*What you need to do*
List every university named in the biography below.

*Text*
Content starts

Bulgarian–American engineer and academic

Emilia Entcheva (Емилия Енчева) is a Bulgarian–American engineer who is a professor of biomedical engineering at George Washington University. She serves as Director of the Cardiac Optogenetics and Optical Imaging Laboratory. She is a Fellow of the Heart Rhythm Society and the American Institute for Medical and Biological Engineering.

== Early life and education ==
Entcheva studied electrical engineering at the Technical University, Sofia. She moved to the United States for graduate studies, joining the University of Memphis for a doctorate in biomedical engineering which she earned in 1998. Specifically, her work looked to understand how heart's fiber structure influences responses to external electric fields through bidomain finite element modeling. She conducted her postdoctoral work at Johns Hopkins University in 2001, developing fast optical mapping techniques for imaging excitation waves, that led to some of the first documentations of cardiac arrhythmias in a dish and their termination by electric fields.

== Research and career ==
In the early 2000s, Entcheva started her research group at Stony Brook University. She worked on cardiac cell and tissue engineering, optical mapping of arrhythmias, biomaterials, virus mediated gene delivery, systems biology and computational strategies for describing complex biological processes. In 2007, she started working on optogenetics: a strategy to control biological processes using light. She was among the first scientists to extend the applications of optogenetics to the heart for scalable drug testing platforms and for control of cardiac waves.

Entcheva moved to the Department of Biomedical Engineering at George Washington University in 2016. Her group continues to leverage cardiac optogenetics, optical mapping, human stem cell technology and gene modulation techniques to develop high-throughput testing platforms for drug screening and personalized medicine. These all-optical electrophysiology methods are scalable contactless means for comprehensive assessment of responses to drugs in heart cells and neurons; they are particularly useful in pre-clinical cardiotoxicity testing using human induced pluripotent stem cell derived cardiomyocytes (iPSC-CMs).

In 2016, Entcheva was inducted into the American Institute for Medical and Biological Engineering.

Content ends

Records from a collection:
Content starts

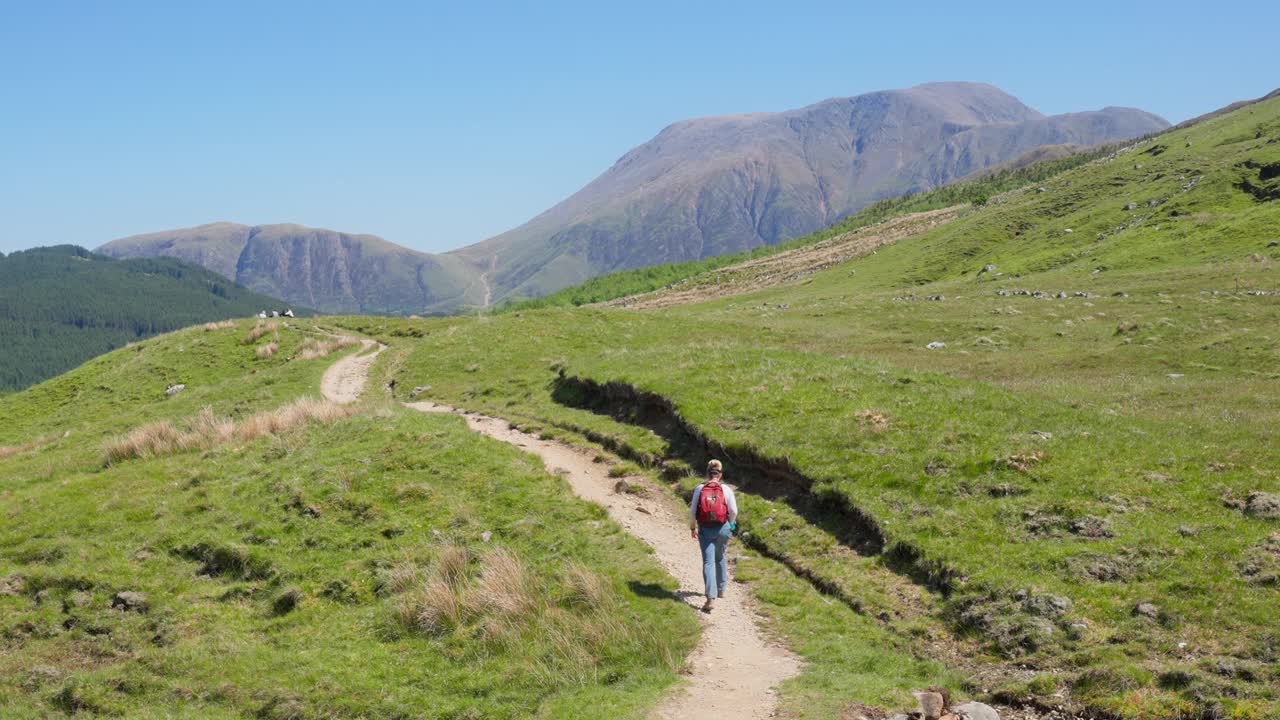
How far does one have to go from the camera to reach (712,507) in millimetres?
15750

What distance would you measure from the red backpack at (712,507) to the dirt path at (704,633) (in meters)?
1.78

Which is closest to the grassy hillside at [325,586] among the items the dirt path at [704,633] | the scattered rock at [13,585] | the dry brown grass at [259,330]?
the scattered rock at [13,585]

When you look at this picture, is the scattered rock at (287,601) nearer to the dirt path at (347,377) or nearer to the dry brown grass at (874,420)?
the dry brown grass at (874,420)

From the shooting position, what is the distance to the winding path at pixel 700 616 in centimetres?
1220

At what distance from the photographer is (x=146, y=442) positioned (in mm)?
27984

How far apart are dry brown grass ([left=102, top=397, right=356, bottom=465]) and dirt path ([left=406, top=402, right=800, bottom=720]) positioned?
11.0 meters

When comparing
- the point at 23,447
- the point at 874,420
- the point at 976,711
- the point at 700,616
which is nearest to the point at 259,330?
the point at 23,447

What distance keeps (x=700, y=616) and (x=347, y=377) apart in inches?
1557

Content ends
Content starts

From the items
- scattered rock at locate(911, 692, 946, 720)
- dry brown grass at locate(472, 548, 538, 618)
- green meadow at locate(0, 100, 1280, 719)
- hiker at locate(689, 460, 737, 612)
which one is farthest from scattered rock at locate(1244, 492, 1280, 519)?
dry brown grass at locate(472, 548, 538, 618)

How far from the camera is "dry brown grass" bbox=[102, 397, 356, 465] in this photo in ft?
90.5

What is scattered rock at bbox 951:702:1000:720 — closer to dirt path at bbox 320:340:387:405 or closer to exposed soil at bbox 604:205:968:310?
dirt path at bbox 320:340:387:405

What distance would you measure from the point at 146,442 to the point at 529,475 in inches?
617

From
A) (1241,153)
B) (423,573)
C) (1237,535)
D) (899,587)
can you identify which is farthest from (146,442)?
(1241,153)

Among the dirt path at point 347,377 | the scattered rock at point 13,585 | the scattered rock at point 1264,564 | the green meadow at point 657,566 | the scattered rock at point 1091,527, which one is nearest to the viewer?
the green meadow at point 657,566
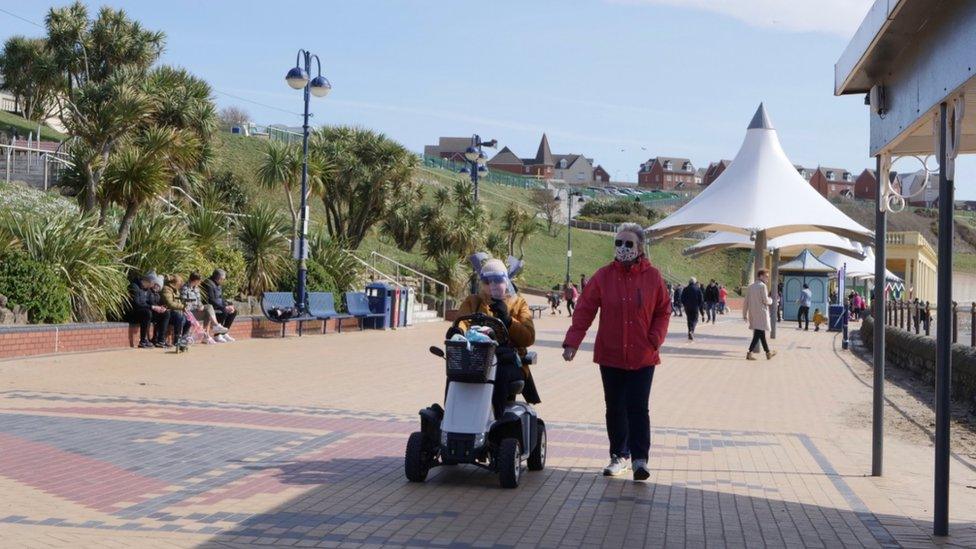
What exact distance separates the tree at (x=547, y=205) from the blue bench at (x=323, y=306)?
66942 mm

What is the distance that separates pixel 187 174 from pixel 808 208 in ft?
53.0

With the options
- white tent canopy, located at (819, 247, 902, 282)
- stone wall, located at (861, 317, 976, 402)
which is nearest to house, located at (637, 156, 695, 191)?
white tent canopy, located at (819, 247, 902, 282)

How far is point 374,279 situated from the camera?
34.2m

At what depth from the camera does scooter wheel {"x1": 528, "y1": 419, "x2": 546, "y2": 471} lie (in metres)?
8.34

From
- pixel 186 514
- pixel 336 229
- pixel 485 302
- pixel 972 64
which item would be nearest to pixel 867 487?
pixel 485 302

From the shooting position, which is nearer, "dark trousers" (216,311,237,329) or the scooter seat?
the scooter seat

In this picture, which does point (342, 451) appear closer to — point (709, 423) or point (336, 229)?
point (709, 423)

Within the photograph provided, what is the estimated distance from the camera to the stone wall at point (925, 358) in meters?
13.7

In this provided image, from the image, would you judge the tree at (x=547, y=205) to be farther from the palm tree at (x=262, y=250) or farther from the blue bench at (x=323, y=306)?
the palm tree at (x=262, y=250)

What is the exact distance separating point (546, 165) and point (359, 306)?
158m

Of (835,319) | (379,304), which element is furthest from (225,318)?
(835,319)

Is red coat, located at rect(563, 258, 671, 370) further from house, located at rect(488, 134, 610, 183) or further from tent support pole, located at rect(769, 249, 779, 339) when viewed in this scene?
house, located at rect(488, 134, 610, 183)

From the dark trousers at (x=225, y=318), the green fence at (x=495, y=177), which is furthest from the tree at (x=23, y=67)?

Content ends
Content starts

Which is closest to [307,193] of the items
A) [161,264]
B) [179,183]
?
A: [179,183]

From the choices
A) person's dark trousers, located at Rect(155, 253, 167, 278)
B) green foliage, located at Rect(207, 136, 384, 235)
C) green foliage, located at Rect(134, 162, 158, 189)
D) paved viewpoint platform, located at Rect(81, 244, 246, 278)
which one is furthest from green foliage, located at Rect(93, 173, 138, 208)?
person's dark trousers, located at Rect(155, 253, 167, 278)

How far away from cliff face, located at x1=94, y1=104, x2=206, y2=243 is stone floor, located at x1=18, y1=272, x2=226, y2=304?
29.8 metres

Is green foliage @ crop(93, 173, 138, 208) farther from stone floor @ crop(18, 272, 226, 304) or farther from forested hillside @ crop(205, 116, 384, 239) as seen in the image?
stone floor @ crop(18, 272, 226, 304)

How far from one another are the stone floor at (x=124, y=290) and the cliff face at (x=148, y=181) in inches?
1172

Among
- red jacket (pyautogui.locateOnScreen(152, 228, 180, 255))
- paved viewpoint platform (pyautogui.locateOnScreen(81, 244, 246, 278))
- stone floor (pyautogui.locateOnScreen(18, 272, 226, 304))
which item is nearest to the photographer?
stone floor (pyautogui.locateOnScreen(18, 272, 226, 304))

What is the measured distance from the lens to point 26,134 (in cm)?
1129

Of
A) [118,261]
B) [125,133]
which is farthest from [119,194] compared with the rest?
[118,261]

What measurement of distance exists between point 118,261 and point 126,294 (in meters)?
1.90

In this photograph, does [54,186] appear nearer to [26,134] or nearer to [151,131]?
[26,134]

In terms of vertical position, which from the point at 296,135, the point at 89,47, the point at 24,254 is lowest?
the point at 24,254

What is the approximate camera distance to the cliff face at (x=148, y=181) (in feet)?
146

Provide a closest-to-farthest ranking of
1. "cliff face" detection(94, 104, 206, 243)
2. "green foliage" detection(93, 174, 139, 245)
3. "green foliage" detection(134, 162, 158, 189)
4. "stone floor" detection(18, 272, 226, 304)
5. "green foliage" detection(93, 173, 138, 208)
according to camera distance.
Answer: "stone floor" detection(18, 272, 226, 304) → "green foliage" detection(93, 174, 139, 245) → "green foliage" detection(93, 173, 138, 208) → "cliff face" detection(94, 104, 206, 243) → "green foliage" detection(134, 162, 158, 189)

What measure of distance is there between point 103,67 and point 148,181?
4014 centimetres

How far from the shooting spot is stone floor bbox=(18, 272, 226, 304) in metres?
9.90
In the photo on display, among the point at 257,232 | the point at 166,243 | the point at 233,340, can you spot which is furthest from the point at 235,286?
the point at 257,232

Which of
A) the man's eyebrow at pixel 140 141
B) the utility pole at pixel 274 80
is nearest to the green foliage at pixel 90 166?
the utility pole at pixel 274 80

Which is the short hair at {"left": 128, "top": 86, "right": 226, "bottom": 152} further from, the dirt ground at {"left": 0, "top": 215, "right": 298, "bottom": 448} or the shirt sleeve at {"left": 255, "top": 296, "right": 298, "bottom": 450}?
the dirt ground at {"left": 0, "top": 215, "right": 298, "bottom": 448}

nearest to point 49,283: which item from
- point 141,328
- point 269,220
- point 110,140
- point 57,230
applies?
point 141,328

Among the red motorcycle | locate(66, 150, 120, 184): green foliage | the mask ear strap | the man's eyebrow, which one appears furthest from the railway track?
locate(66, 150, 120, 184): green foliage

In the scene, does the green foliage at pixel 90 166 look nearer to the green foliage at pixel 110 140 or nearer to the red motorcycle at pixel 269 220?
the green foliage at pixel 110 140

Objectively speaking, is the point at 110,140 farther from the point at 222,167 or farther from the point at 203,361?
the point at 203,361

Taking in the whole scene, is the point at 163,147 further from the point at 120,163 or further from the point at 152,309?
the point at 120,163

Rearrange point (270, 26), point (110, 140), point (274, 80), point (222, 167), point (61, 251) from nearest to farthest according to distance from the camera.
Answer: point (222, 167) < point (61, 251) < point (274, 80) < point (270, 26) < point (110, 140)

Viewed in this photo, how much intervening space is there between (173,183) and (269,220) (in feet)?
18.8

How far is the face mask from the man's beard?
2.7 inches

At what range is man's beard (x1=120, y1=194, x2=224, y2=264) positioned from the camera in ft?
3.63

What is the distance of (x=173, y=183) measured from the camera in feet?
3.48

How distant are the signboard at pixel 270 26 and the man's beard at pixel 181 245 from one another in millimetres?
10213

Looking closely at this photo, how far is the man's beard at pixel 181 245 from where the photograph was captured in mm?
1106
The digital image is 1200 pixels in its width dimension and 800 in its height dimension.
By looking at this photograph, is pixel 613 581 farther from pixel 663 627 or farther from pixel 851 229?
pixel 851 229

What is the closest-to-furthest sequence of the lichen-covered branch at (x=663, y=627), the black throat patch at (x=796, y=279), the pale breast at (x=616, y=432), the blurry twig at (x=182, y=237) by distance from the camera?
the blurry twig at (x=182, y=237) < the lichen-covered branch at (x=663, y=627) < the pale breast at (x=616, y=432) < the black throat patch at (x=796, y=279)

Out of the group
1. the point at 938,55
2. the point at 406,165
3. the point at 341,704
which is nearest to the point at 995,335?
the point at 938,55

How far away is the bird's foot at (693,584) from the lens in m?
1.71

Content ends

*Answer space*
Technical University, Sofia; University of Memphis; Johns Hopkins University; Stony Brook University; George Washington University